● Action item:
Output the full listing below exactly; the images stay out.

● Supplied data:
══════════════════════════════

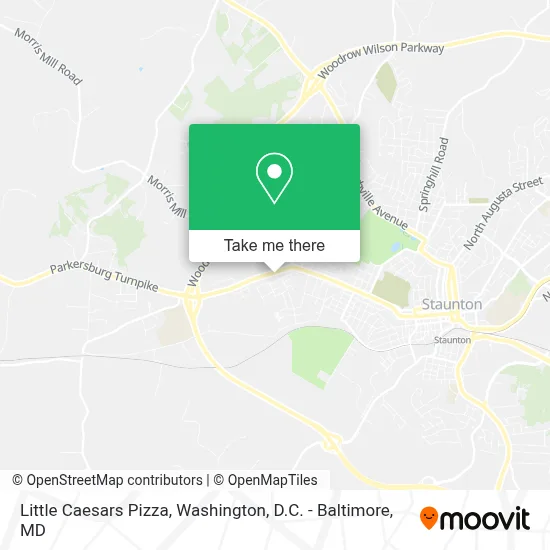 Little Caesars Pizza map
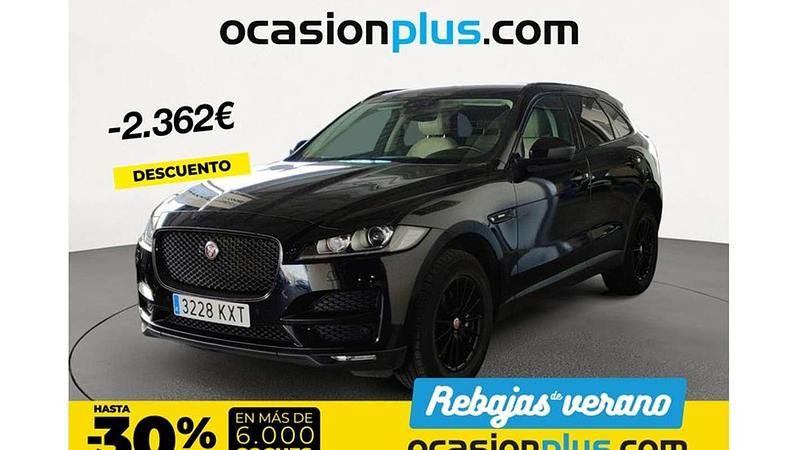Negro Usado 2019 Jaguar F-Pace Prestige SUV | 23.628 € (Buen precio) - Imagen 1/4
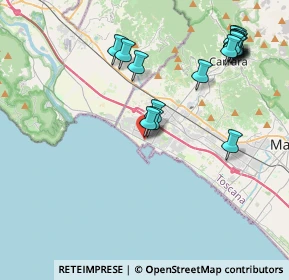 Mappa Viale Cristoforo Colombo, 54036 Marina di Carrara MS, Italia (4.69278)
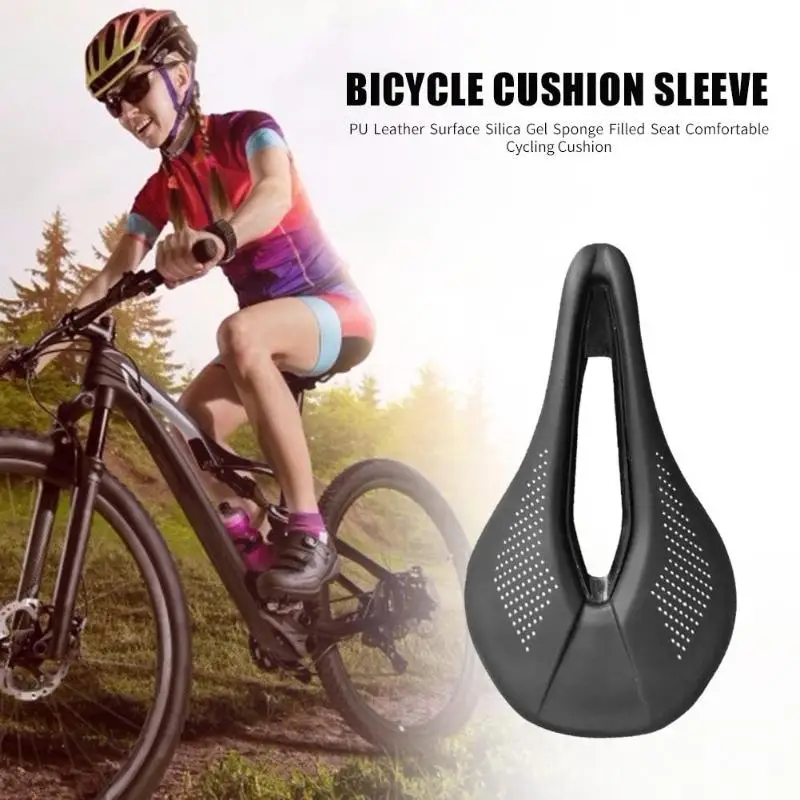 Новое велосипедное седло MTB велосипедные седла для горного велосипеда Велосипедное гоночное седло PU дышащая мягкая подушка седла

══════════════════════════════

● Output for this exercise:
 Little Caesars Pizza map
Negro Usado 2019 Jaguar F-Pace Prestige SUV | 23.628 € (Buen precio) - Imagen 1/4
 Mappa Viale Cristoforo Colombo, 54036 Marina di Carrara MS, Italia (4.69278)
 Новое велосипедное седло MTB велосипедные седла для горного велосипеда Велосипедное гоночное седло PU дышащая мягкая подушка седла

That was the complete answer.